EXERCISE INSTRUCTIONS -
This exercise asks for the records to be retyped exactly as they read.

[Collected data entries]
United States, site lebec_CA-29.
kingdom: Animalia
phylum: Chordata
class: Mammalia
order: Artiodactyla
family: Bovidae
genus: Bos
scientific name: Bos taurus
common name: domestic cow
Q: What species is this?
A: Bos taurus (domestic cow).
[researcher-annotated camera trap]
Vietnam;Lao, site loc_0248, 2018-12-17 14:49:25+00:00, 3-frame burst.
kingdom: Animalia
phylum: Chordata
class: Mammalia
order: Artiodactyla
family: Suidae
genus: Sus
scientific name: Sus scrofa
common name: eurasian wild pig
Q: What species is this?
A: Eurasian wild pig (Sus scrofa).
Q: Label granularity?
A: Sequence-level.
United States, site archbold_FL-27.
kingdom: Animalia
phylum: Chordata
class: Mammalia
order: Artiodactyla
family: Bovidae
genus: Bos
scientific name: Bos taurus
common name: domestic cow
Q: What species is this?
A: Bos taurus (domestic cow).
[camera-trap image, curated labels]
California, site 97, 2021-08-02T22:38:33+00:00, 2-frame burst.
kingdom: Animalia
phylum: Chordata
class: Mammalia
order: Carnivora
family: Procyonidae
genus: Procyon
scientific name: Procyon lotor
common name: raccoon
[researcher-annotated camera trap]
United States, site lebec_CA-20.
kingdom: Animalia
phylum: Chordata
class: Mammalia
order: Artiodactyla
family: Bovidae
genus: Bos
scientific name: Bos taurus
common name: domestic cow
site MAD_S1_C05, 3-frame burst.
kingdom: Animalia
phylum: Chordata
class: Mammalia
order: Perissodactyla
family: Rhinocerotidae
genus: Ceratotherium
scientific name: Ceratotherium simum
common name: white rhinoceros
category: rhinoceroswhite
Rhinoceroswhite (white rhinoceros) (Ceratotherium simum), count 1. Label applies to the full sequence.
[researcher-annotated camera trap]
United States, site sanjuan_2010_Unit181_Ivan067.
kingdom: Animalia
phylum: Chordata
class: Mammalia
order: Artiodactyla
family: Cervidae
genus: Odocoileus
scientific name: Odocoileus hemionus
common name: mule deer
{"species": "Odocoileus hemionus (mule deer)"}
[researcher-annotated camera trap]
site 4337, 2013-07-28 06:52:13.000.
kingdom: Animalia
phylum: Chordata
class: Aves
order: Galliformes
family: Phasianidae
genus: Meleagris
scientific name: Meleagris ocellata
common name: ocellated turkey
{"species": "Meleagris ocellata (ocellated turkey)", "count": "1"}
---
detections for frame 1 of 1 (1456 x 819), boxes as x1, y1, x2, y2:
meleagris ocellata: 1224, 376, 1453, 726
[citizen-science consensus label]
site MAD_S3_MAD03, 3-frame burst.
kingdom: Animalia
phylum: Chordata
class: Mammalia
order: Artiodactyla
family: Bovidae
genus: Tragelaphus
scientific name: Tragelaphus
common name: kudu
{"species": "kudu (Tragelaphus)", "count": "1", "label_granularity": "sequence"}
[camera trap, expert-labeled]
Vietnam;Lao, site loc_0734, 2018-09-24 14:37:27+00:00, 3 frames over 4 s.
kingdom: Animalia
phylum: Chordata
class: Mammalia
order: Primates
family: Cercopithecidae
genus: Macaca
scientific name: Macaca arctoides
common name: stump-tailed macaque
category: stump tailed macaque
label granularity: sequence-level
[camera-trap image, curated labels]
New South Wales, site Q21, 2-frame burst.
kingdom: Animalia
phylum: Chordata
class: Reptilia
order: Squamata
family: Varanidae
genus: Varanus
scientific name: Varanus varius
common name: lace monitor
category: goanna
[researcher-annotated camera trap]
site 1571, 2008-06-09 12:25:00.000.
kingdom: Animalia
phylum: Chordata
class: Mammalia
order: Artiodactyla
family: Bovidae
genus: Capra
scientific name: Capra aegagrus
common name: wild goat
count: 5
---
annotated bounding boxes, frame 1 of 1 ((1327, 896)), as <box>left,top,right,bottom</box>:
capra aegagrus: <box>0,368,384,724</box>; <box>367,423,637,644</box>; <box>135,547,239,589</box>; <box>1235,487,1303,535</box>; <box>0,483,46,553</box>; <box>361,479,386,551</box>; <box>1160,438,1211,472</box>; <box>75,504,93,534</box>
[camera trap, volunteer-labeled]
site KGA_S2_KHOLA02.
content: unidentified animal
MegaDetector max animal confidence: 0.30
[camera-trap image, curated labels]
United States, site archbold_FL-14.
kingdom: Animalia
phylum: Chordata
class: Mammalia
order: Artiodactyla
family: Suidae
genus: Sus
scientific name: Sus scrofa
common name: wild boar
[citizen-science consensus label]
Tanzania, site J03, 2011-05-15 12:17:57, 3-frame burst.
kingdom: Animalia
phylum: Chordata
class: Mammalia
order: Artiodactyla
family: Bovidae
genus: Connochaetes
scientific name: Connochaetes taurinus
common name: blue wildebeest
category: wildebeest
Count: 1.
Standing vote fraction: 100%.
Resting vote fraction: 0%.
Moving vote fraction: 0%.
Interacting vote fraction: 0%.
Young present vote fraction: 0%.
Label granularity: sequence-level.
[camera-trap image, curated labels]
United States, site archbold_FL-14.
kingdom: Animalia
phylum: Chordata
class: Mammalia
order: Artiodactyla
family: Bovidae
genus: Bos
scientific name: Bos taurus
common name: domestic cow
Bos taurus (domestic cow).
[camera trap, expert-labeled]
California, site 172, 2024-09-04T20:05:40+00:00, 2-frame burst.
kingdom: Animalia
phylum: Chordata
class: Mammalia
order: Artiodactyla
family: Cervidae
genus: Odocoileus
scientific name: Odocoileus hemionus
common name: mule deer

TASK OUTPUT -
United States, site lebec_CA-29.
kingdom: Animalia
phylum: Chordata
class: Mammalia
order: Artiodactyla
family: Bovidae
genus: Bos
scientific name: Bos taurus
common name: domestic cow
Q: What species is this?
A: Bos taurus (domestic cow).
[researcher-annotated camera trap]
Vietnam;Lao, site loc_0248, 2018-12-17 14:49:25+00:00, 3-frame burst.
kingdom: Animalia
phylum: Chordata
class: Mammalia
order: Artiodactyla
family: Suidae
genus: Sus
scientific name: Sus scrofa
common name: eurasian wild pig
Q: What species is this?
A: Eurasian wild pig (Sus scrofa).
Q: Label granularity?
A: Sequence-level.
United States, site archbold_FL-27.
kingdom: Animalia
phylum: Chordata
class: Mammalia
order: Artiodactyla
family: Bovidae
genus: Bos
scientific name: Bos taurus
common name: domestic cow
Q: What species is this?
A: Bos taurus (domestic cow).
[camera-trap image, curated labels]
California, site 97, 2021-08-02T22:38:33+00:00, 2-frame burst.
kingdom: Animalia
phylum: Chordata
class: Mammalia
order: Carnivora
family: Procyonidae
genus: Procyon
scientific name: Procyon lotor
common name: raccoon
[researcher-annotated camera trap]
United States, site lebec_CA-20.
kingdom: Animalia
phylum: Chordata
class: Mammalia
order: Artiodactyla
family: Bovidae
genus: Bos
scientific name: Bos taurus
common name: domestic cow
site MAD_S1_C05, 3-frame burst.
kingdom: Animalia
phylum: Chordata
class: Mammalia
order: Perissodactyla
family: Rhinocerotidae
genus: Ceratotherium
scientific name: Ceratotherium simum
common name: white rhinoceros
category: rhinoceroswhite
Rhinoceroswhite (white rhinoceros) (Ceratotherium simum), count 1. Label applies to the full sequence.
[researcher-annotated camera trap]
United States, site sanjuan_2010_Unit181_Ivan067.
kingdom: Animalia
phylum: Chordata
class: Mammalia
order: Artiodactyla
family: Cervidae
genus: Odocoileus
scientific name: Odocoileus hemionus
common name: mule deer
{"species": "Odocoileus hemionus (mule deer)"}
[researcher-annotated camera trap]
site 4337, 2013-07-28 06:52:13.000.
kingdom: Animalia
phylum: Chordata
class: Aves
order: Galliformes
family: Phasianidae
genus: Meleagris
scientific name: Meleagris ocellata
common name: ocellated turkey
{"species": "Meleagris ocellata (ocellated turkey)", "count": "1"}
---
detections for frame 1 of 1 (1456 x 819), boxes as x1, y1, x2, y2:
meleagris ocellata: 1224, 376, 1453, 726
[citizen-science consensus label]
site MAD_S3_MAD03, 3-frame burst.
kingdom: Animalia
phylum: Chordata
class: Mammalia
order: Artiodactyla
family: Bovidae
genus: Tragelaphus
scientific name: Tragelaphus
common name: kudu
{"species": "kudu (Tragelaphus)", "count": "1", "label_granularity": "sequence"}
[camera trap, expert-labeled]
Vietnam;Lao, site loc_0734, 2018-09-24 14:37:27+00:00, 3 frames over 4 s.
kingdom: Animalia
phylum: Chordata
class: Mammalia
order: Primates
family: Cercopithecidae
genus: Macaca
scientific name: Macaca arctoides
common name: stump-tailed macaque
category: stump tailed macaque
label granularity: sequence-level
[camera-trap image, curated labels]
New South Wales, site Q21, 2-frame burst.
kingdom: Animalia
phylum: Chordata
class: Reptilia
order: Squamata
family: Varanidae
genus: Varanus
scientific name: Varanus varius
common name: lace monitor
category: goanna
[researcher-annotated camera trap]
site 1571, 2008-06-09 12:25:00.000.
kingdom: Animalia
phylum: Chordata
class: Mammalia
order: Artiodactyla
family: Bovidae
genus: Capra
scientific name: Capra aegagrus
common name: wild goat
count: 5
---
annotated bounding boxes, frame 1 of 1 ((1327, 896)), as <box>left,top,right,bottom</box>:
capra aegagrus: <box>0,368,384,724</box>; <box>367,423,637,644</box>; <box>135,547,239,589</box>; <box>1235,487,1303,535</box>; <box>0,483,46,553</box>; <box>361,479,386,551</box>; <box>1160,438,1211,472</box>; <box>75,504,93,534</box>
[camera trap, volunteer-labeled]
site KGA_S2_KHOLA02.
content: unidentified animal
MegaDetector max animal confidence: 0.30
[camera-trap image, curated labels]
United States, site archbold_FL-14.
kingdom: Animalia
phylum: Chordata
class: Mammalia
order: Artiodactyla
family: Suidae
genus: Sus
scientific name: Sus scrofa
common name: wild boar
[citizen-science consensus label]
Tanzania, site J03, 2011-05-15 12:17:57, 3-frame burst.
kingdom: Animalia
phylum: Chordata
class: Mammalia
order: Artiodactyla
family: Bovidae
genus: Connochaetes
scientific name: Connochaetes taurinus
common name: blue wildebeest
category: wildebeest
Count: 1.
Standing vote fraction: 100%.
Resting vote fraction: 0%.
Moving vote fraction: 0%.
Interacting vote fraction: 0%.
Young present vote fraction: 0%.
Label granularity: sequence-level.
[camera-trap image, curated labels]
United States, site archbold_FL-14.
kingdom: Animalia
phylum: Chordata
class: Mammalia
order: Artiodactyla
family: Bovidae
genus: Bos
scientific name: Bos taurus
common name: domestic cow
Bos taurus (domestic cow).
[camera trap, expert-labeled]
California, site 172, 2024-09-04T20:05:40+00:00, 2-frame burst.
kingdom: Animalia
phylum: Chordata
class: Mammalia
order: Artiodactyla
family: Cervidae
genus: Odocoileus
scientific name: Odocoileus hemionus
common name: mule deer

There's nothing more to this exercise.